こうして、本当の病気になる前に未然に病気を防ぐことを未病先防といいます。
特に基礎体温の記録があれば生理不順や不妊の原因を類推できます。生理不順の背景には、よく
無排卵性月経、卵子の発育不全、排卵障害、黄体機能不全などの疾患がかくれています。が、これらの状態を読み取ることが出来ます。

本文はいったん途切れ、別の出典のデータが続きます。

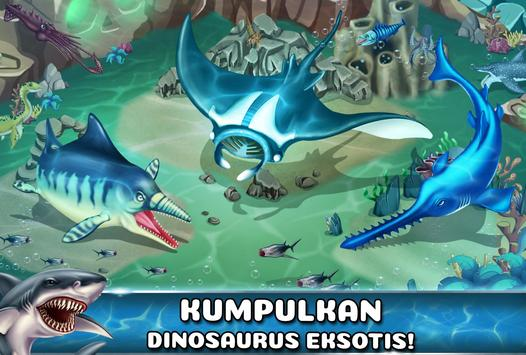 Dino Water World screenshot 1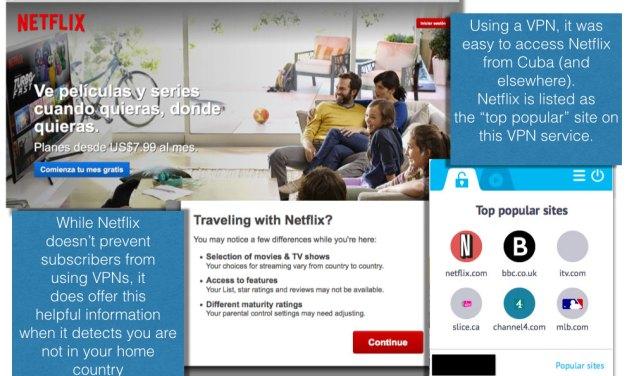 Customers shouldn't be upset by Netflix VPN crackdown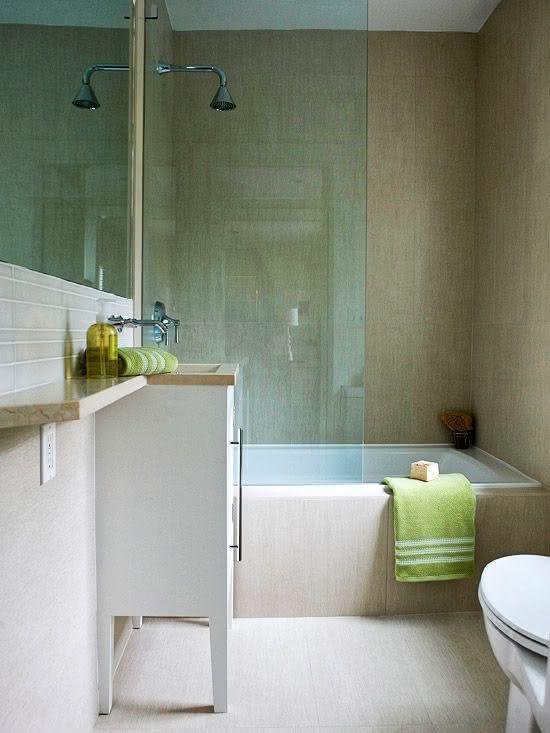 image13-11 | 30 идей дизайна маленьких ванных комнат
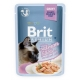 Brit premium 85g cat kaps.filety s lososem ve šťávě steril.1ks/24ks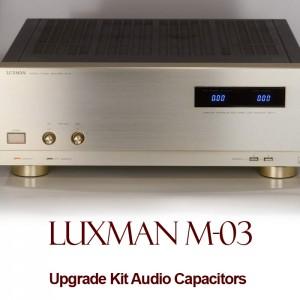 Luxman M-03 Upgrade Kit Audio Capacitors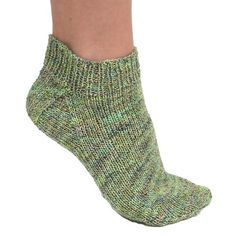 Free Quick Sock Knitting Patterns | Free Knit Ankle Sock Pattern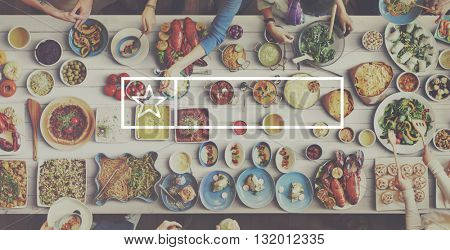 Healthy Food Lunch Meal Eating Concept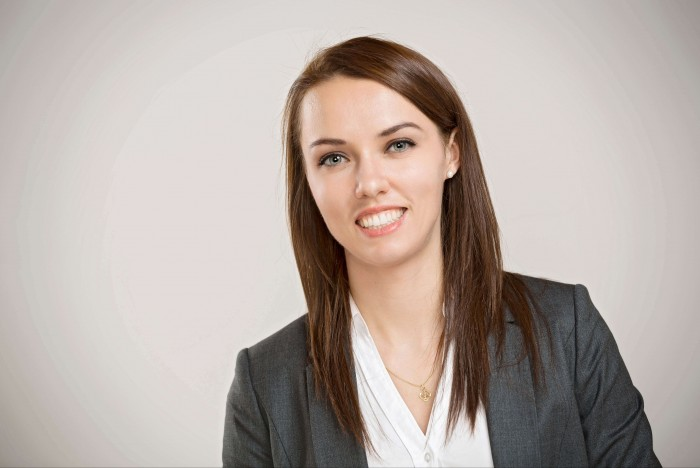 Katerina Cinkova works as an engagement manager for McKinsey & Company in Prague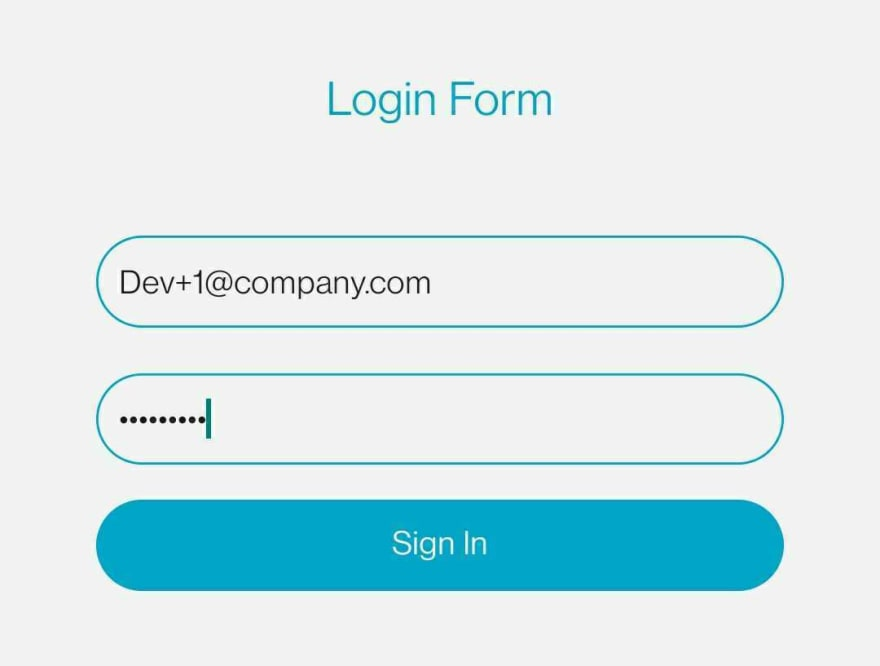 Example of a login screen on a mobile phone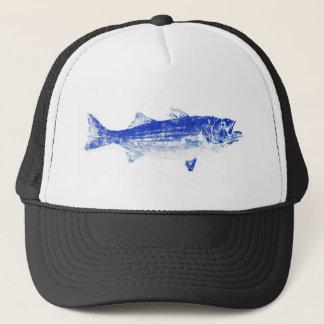 blue striped bass trucker hat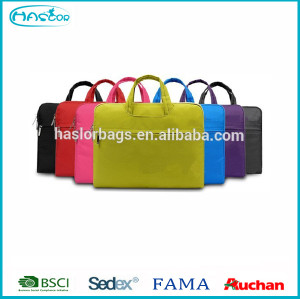 Promotion China Bag Laptop with Document Bag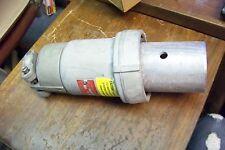 Appleton ACP1034CD 100 Amp Clamping Ring Plug, 4-Pole, 3-Wire
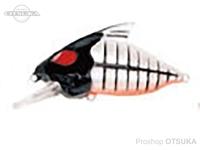 ウォーターランド スケルトンクランク -  #09 ブラック/ホワイト 59mm 15g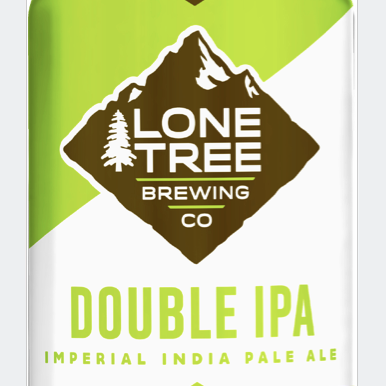 Logo of Lone Tree Double IPA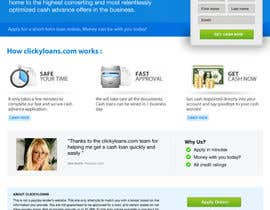 #8 for Website Design for clickyloans by danangm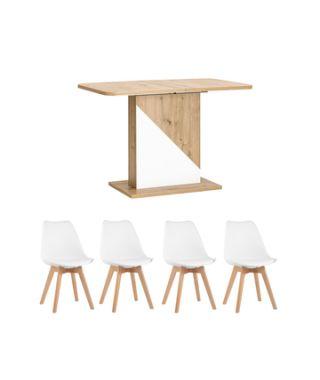 Обеденная группа стол Accent дуб/белый, стулья Frankfurt белые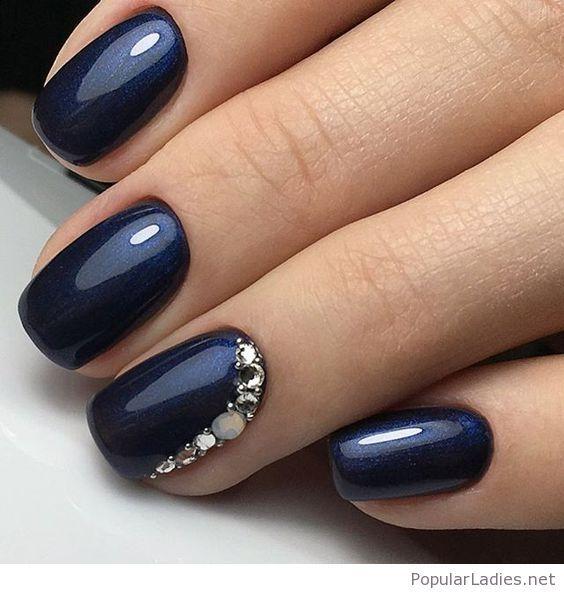 Navy gel nails with glitter   Glitter Nails   Pinterest   Navy ...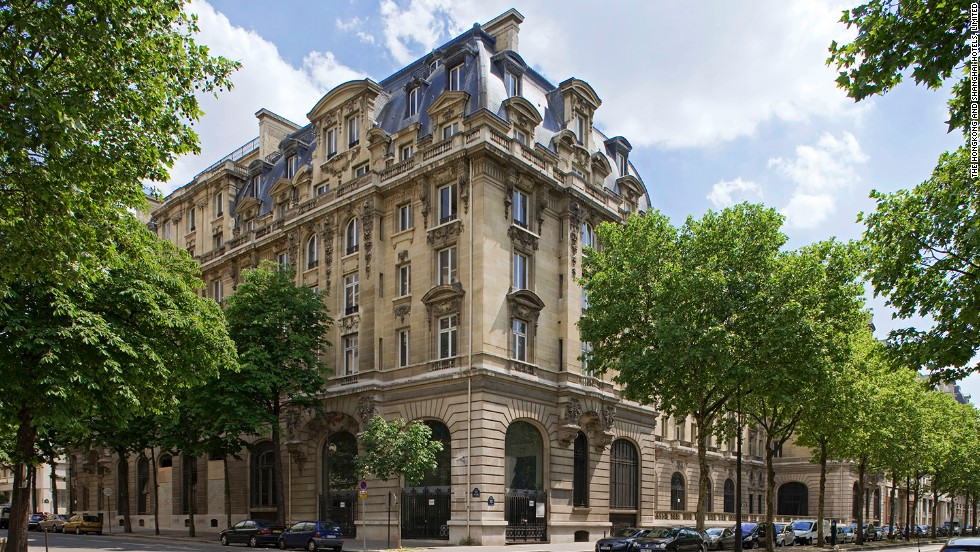 The real Peninsula Paris is set to open its doors August 1. The Beaux Arts building on the Avenue Kléber, built in 1908, originally housed the Majestic Hotel.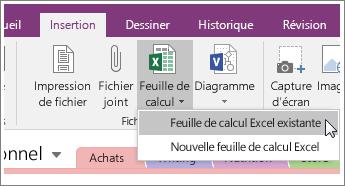 Capture d'écran du bouton Insérer une feuille de calcul dans OneNote2016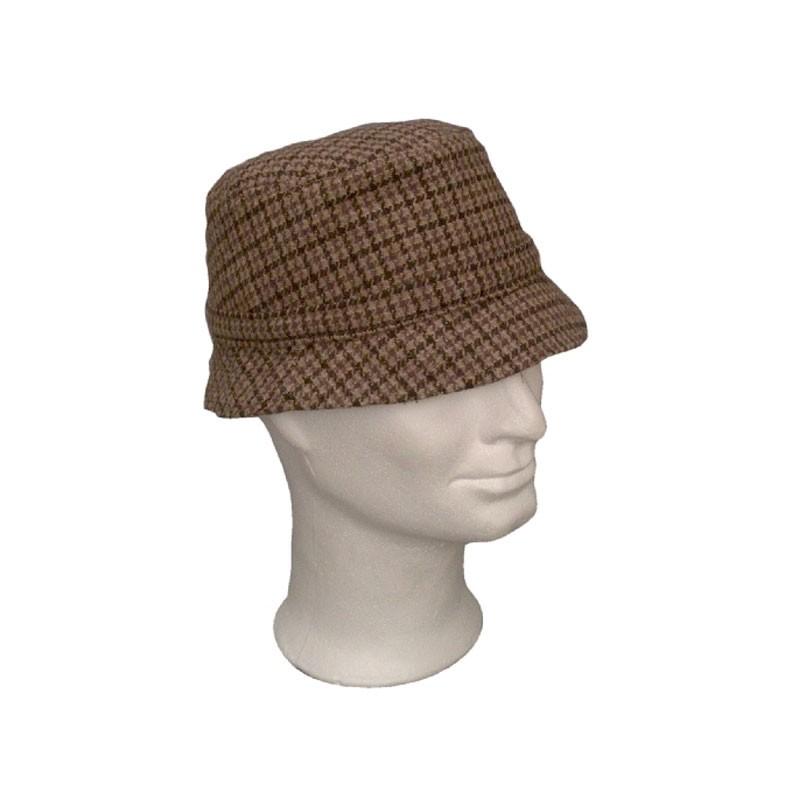 Kalap - kockás szövet Surda kalap  95fc542ba3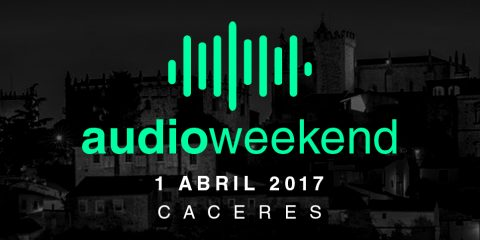 audioweekend cáceres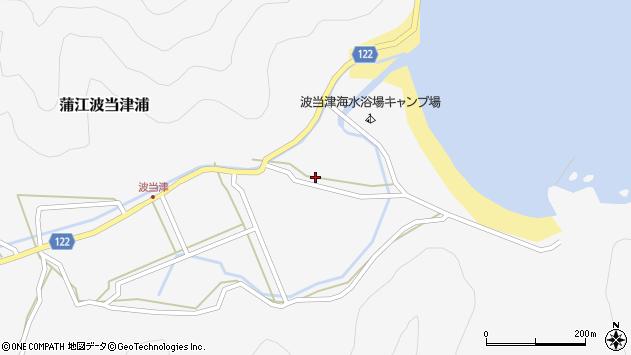 大分県佐伯市蒲江大字波当津浦795周辺の地図
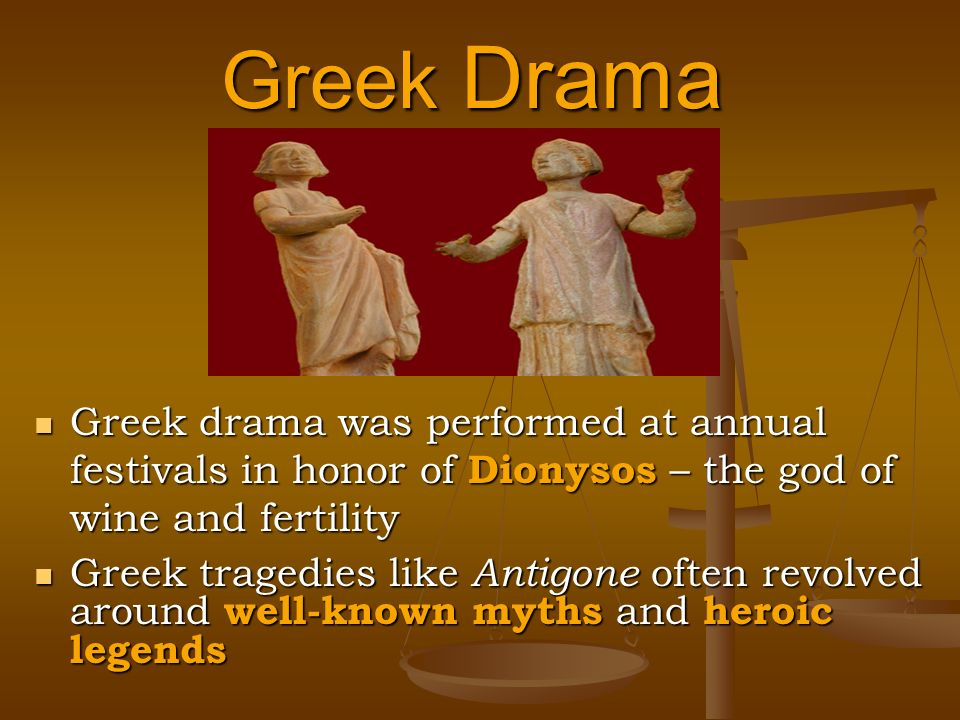 Antigone By Sophocles Ppt Video Online Download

そして、その原因を中国漢方では「気」や「血」の不足=「気血両虚」や生殖をつかさどる臓器「腎」の衰え=「腎虚」などで考え、それらを補う処方で解決します。
「血」を補ってホルモンの働きを改善して卵子や子宮の働きを高める「補血」のおくすりの代表が「婦宝当帰膠」やイライラを鎮めてプロラクチンを調整する「逍遥丸」や、30才半ば以後の「ホルモン分泌の衰えに「参茸補血丸」や「コ菊地黄丸」などの補腎薬を処方します。